"""
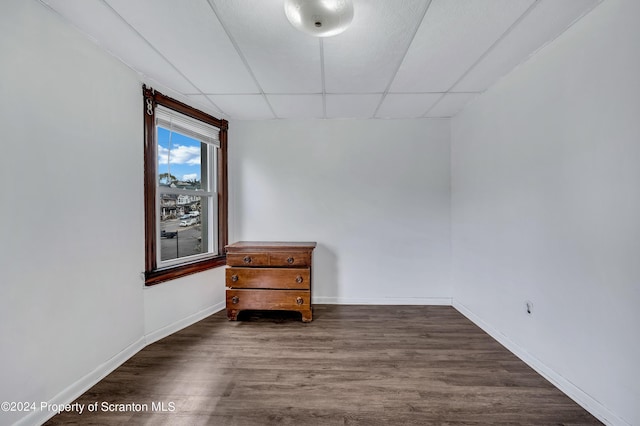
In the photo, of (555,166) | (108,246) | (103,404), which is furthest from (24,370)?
(555,166)

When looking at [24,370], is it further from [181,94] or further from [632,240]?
[632,240]

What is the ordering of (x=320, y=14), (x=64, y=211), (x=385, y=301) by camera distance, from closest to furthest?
1. (x=320, y=14)
2. (x=64, y=211)
3. (x=385, y=301)

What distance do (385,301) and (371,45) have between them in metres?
2.63

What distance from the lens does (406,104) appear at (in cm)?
255

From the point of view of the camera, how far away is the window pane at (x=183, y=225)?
7.64 ft

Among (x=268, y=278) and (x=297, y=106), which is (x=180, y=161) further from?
(x=268, y=278)

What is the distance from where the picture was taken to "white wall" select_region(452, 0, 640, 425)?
1210mm

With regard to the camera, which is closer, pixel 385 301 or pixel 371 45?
pixel 371 45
"""
WHAT YOU NEED TO DO
Arrange the lines above as a Markdown table with the columns No. and Text, from the line holding "Among (x=268, y=278)" through the end of the rows, inclusive. Leave out blank lines.

THE COMPLETED TASK
| No. | Text |
|---|---|
| 1 | Among (x=268, y=278) and (x=297, y=106), which is (x=180, y=161) further from? |
| 2 | (x=268, y=278) |
| 3 | What is the distance from where the picture was taken to "white wall" select_region(452, 0, 640, 425)? |
| 4 | 1210mm |
| 5 | With regard to the camera, which is closer, pixel 385 301 or pixel 371 45? |
| 6 | pixel 371 45 |